## [TASK PROMPT]
Continue the article about the appeals court ruling on arresting probationers from the point where it stops.
::: PASSAGE TO READ
That which a district court judge called “murky” is crystal clear now, thanks to a 4th U.S. Circuit Court of Appeals decision that establishes reasonable suspicion as the standard needed under the Fourth Amendment for arresting a probationer.
Until the April 28 decision in Jones v. Chandrasuwan, the laws regarding searching a probationer were much more comprehensible than those regulating arrest. The court noted that while the constitutionality of suspicionless searches of probationers is an “open question,” their seizure is not.
“The privacy interests and governmental interests implicated in arrests and searches are sufficiently different to foreclose the possibility of a constitutional suspicionless arrest of a probationer,” Judge Henry Floyd wrote for the unanimous panel.
The ruling may have come too late to benefit plaintiff Stanley Jones, however, as the court found that while his Fourth Amendment rights were violated, the right at issue had not yet been “clearly established.”
Probation, costs and fines
In 2009, Jones, then a 29-year-old Greensboro high school teacher, was charged with two counts of taking indecent liberties with a student. He resigned and began working as a salesman for a local Prime Communications office, where he was promoted and, in 2010, transferred to Augusta, Georgia.
In July 2010, Jones pleaded guilty in state court and received a suspended sentence and 24 months of probation. According to court documents, one of the conditions of that probation was that Jones pay $471.50 in court costs and fines. His probation officer was to create the schedule for payment.
Under the Interstate Compact for Adult Offender Supervision, Jones was allowed to transfer his supervision to Georgia, though North Carolina would retain jurisdiction over any subsequent probation revocation.
North Carolina was also responsible for collecting any fines imposed and notifying the Georgia Compact office of noncompliance. Georgia would then inform Jones that he was violating the conditions of his probation.
After pleading guilty, Jones met with Latonia Williams, a judicial services coordinator at the Greensboro probation office, where he applied for supervision transfer and signed a DCC-2 form used to schedule payment of financial obligations. But according to the court’s opinion, the form was incomplete, lacking the payment rate, due date and total amount of obligation. At that time, the Department of Community Corrections had not yet received the criminal judgment and was therefore unable to establish the parameters of supervision.
State law dictates that probationers “must be given a written statement explicitly setting forth the conditions on which he is being released,” a requirement that Floyd said has been read “quite strictly” by North Carolina courts.
“While [state law] allows a court to delegate to a probation officer the responsibility to determine a payment schedule, it does not give the probation officer the discretion to not set a payment plan or to not provide that payment plan in writing to the defendant,” Floyd wrote.
Jones’s attorney, S. Luke Largess of Tin, Fulton, Walker & Owen in Charlotte, said this was a case of the probation terms being unclear, not his client refusing to comply.
“If it were in writing, he would’ve paid it,” Floyd said. “He got the bill of cost and it said that the money had to be paid by July 7 … and that’s why he understood that that’s when the money was due.”
Moving on up
Just months after arriving in Augusta, Jones was promoted again and transferred to Savannah, Georgia. Records show that Georgia authorities never reported any violations of his probation.
Pursuant to DCC policy that requires a 180-day review prior to a probationer’s discharge, in January 2012, DCC employee Jay Lynn conducted that review and discovered that Jones had failed to pay any of the costs and fines imposed by the court.
::::::
::: DATA EXTRACT
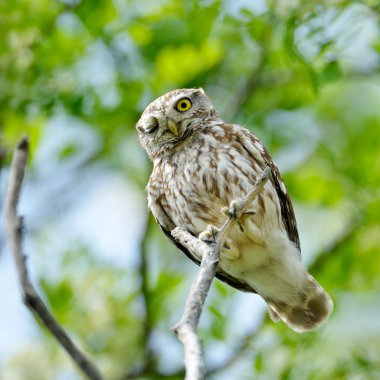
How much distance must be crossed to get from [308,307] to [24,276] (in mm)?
2701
::::::
## [FINAL RESULT]
On Jan. 25, 2012, the North Carolina Compact district coordinator Karl Waller sent a Compact Action Request to his Georgia counterpart instructing Jones to pay the costs and fines by Feb. 1.
On Feb. 9, with the fines still unpaid, Jones’s Savannah probation officer introduced him to the local Compact representative, who informed him of the unpaid money.
Jones said that he knew he still owed money and that it was his understanding that it needed to be paid in full before he was discharged from probation in July.
Jones agreed to pay the fines by the end of the month, and his probation file in North Carolina was forwarded to appellee Lanna Chandrasuwan, a Greensboro probation officer.
Court documents show that Chandrasuwan unsuccessfully tried to reach Jones by phone on March 8 when the fines remained unpaid. On March 12, she prepared a violation report alleging that Jones violated probation by failing to timely pay the fines. She sent Jones a letter informing him that he needed to contact her or return to Greensboro within two weeks to pay the fine.
Chandrasuwan received no response and on March 26 filed the violation report with the clerk of court.
The next day her letter to Jones—mailed to his Augusta address—was returned. Chandrasuwan added to the violation report that Jones had absconded, and obtained an arrest warrant.
Floyd noted in the court’s opinion that the conclusion that Jones was avoiding supervision was reached “without contacting Compact officials or the Georgia probation office.”
“It seems especially odd,” Floyd wrote in a footnote, “that Appellees … would not contact the Georgia Compact office to determine Jones’s whereabouts, especially when they knew Georgia probation officials had been in contact with Jones only a month earlier.”
U.S. Marshals arrested Jones at his home on May 1. The next day, his wife paid the fines in full. Jones was released from custody May 8, but not before being terminated from his job because he couldn’t work during his incarceration.
Jones filed suit in March 2013, alleging violations of his Fourth Amendment rights and for malicious prosecution. The case was moved to federal court, where a district court judge granted the appellees summary judgment on the grounds of qualified immunity.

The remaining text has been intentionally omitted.